▶ _Compiti da svolgere_
1 > Trascriva fedelmente il passo del testo sulla popolazione italiana che va da "Oggi lamentiamo un" fino a "ne riduce l’abitabilità." incluso.
2 > Risponda alle seguenti domande basandosi sul testo sulla popolazione italiana:
(a) Quante persone residenti contava l'Italia nel 1861?
(b) Qual è la densità di popolazione della Germania indicata nel testo?
(c) Quale fattore, tra quelli elencati, ha assunto un'importanza sempre maggiore?

La popolazione italiana è passata da 26,3 milioni di persone residenti nel 1861 a 47,5 milioni nel 1961 per poi toccare i 60,8 milioni di persone nel 2014 e scendere a 59 milioni di persone nel 2023. Nel Dopoguerra lamentavamo un eccesso di nascite a fronte di una forte emigrazione degli italiani che andavano a cercare fortuna all’estero.

Oggi lamentiamo un calo demografico che “rischia” di far scomparire gli italiani dal mondo (espressione di Elon Musk) mentre siamo diventati un paese di (mal tollerata) immigrazione. Ma, qual è il numero desiderabile di italiani? Possiamo sempre crescere di numero come fatto nel passato?

Se ci confrontiamo con altri paesi europei di taglia non dissimile dalla nostra, vediamo che l’Italia ha una densità di popolazione pari a 195 persone per kmq, contro le 123 della Francia e le 233 della Germania. Ma è indubbio che l’Italia abbia in proporzione più zone montagnose di Francia e Germania, cosa che ne riduce l’abitabilità.

Non c’è un numero ideale per la popolazione di un paese. Ci sono tendenze connesse con la storia delle società, le loro abitudini, il livello di reddito e il grado di urbanizzazione. Quest’ultimo fattore ha assunto un’importanza sempre maggiore. Le popolazioni urbane tendono ad avere meno figli per ovvi motivi, e poiché il mondo va urbanizzandosi, c’è una generale tendenza alla riduzione della popolazione in molti paesi che è iniziata da quelli più avanzati.

(Voci di dati estratti)
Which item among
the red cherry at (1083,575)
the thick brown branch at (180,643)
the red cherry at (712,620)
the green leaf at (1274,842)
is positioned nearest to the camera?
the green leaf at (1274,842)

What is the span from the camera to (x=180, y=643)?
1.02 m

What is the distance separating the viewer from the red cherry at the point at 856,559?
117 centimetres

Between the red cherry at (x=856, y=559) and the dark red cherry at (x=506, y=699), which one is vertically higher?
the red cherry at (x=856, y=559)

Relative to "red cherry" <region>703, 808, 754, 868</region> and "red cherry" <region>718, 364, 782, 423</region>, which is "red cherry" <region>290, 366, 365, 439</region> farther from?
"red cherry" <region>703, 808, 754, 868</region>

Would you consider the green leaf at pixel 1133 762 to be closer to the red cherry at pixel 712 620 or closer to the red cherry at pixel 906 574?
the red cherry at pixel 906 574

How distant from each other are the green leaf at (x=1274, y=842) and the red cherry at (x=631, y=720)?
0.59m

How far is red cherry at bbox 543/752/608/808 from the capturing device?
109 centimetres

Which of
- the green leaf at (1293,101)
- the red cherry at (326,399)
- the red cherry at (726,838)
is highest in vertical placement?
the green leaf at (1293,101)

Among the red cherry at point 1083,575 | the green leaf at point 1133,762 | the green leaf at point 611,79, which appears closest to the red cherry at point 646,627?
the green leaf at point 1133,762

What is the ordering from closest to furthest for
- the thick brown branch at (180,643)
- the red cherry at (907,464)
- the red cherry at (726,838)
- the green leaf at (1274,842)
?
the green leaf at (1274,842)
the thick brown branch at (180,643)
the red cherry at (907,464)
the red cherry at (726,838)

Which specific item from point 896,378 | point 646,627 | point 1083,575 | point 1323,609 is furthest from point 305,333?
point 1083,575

▶ _Soluzioni dei compiti_
1 >
Oggi lamentiamo un calo demografico che “rischia” di far scomparire gli italiani dal mondo (espressione di Elon Musk) mentre siamo diventati un paese di (mal tollerata) immigrazione. Ma, qual è il numero desiderabile di italiani? Possiamo sempre crescere di numero come fatto nel passato?

Se ci confrontiamo con altri paesi europei di taglia non dissimile dalla nostra, vediamo che l’Italia ha una densità di popolazione pari a 195 persone per kmq, contro le 123 della Francia e le 233 della Germania. Ma è indubbio che l’Italia abbia in proporzione più zone montagnose di Francia e Germania, cosa che ne riduce l’abitabilità.

2 >
(a) 26,3 milioni di persone.
(b) 233 persone per kmq.
(c) Il grado di urbanizzazione.